I take a step toward the stairs, then stop. “One more thing,” I say. “I need to pick something up at the Christmas market this afternoon. Finley was planning to go with me, but I have another stop to make that I don’t want her to know about. Can you and Mal keep her occupied, so she doesn’t think I’m up to something?”

“How very mysterious,” she says with a laugh. “We have more baking to do, and Finley seemed to enjoy that yesterday, so maybe we can convince her to help us.”

My mother’s generosity and eagerness to make this special for Finley makes me love her even more. “Thank you for including her. It really means a lot to her,” I say, my voice thick.

“We love having her,” Mom says. “She’s an absolute delight. And as much as she loves Christmas, well, let’s just say I’m having fun watching her get excited over everything.”

“Yeah.” I think about how excited she was yesterday where nothing was too minor. She loved it all. “I am too.”

She smiles softly as she pats my cheek. “She’s a keeper, Alex. One in a million. Don’t let her get away.”
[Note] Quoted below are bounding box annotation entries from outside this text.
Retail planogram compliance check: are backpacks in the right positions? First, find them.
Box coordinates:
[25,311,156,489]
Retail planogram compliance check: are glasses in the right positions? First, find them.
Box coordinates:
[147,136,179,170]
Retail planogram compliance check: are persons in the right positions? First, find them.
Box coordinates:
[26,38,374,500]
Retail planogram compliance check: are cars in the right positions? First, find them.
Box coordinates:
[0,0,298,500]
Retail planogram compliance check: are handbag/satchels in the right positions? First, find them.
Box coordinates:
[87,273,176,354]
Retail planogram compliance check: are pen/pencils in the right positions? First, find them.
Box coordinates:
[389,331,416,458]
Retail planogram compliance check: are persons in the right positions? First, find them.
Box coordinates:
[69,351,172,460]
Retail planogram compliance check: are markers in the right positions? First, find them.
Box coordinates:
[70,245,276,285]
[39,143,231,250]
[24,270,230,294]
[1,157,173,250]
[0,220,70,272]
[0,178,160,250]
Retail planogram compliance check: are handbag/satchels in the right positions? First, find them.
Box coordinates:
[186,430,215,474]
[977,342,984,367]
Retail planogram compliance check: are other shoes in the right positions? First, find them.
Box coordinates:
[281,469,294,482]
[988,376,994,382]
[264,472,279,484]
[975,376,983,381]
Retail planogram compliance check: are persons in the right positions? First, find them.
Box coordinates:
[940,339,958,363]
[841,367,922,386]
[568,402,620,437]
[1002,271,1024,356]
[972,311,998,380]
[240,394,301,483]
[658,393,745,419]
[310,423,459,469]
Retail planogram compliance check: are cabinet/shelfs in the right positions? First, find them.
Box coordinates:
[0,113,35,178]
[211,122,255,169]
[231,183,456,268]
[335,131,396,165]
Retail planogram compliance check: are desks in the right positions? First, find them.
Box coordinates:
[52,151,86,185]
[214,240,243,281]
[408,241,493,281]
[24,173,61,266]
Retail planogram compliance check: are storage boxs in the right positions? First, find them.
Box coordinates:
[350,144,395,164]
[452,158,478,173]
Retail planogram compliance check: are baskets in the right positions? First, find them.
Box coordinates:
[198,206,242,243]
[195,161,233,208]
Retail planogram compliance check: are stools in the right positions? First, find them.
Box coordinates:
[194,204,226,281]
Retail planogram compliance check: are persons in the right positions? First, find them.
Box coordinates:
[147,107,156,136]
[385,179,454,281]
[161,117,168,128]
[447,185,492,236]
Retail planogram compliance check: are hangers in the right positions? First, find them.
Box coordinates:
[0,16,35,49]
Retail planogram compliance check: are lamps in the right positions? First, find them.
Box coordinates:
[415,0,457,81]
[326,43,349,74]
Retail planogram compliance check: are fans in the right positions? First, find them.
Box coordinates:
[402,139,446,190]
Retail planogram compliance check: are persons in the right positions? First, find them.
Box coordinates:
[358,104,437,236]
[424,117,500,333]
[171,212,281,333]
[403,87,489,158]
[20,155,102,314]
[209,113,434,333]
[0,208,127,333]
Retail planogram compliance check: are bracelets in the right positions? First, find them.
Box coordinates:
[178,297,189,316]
I feel a moment of panic, but there’s no point freaking out over my family’s inevitable reaction when they hear about our breakup. I’ll deal with it when it happens. “Yeah.”

When I go back into my room to get my things to take into the bathroom, Finley’s eyes peek open.

“Go back to sleep,” I say quietly. “I’m about to take a shower.”

Her gaze lands on the mug in my hand. “What do you have there?”

“Coffee,” I say, then lift it to my lips and take a sip. “The Mr. Coffee kind. My dad made it.”

She sits up and reaches out her arm, wiggling her fingers at me to come closer. I walk to her side of the bed, my heart racing. What does she want?

When I’m next to her, she snatches the mug from my hand and takes a long sip.

Part of me wants to be irritated—that’s my coffee, dammit—but she’s so damn cute I can’t seem to muster it up.

I lift a brow. “We’re at the coffee-sharing stage of our relationship?”

“Drinks and food,” she says, her eyes twinkling. “What’s yours is mine.”

“And you share with me?”

“We haven’t reached that stage just yet.” She takes another sip, then hands the mug to me. “I’ll let you know when we do.”

I can’t help grinning at her.

Good, God. I’m smiling over her saying I have to share my coffee with her, but she doesn’t have to share with me? What the hell is wrong with me?

I’m happy—that’s what’s wrong with me. I don’t understand it, yet I am. And if I’m honest, I haven’t felt this happy in years. I’m not sure what to make of it. Maybe it’s because this is my first real vacation from work in over two years. Or because I’m home with my family for Christmas.

You’re a damn fool if you can’t see that a huge part of it is because of Finley.

The hell it is. Other people can’t make you happy.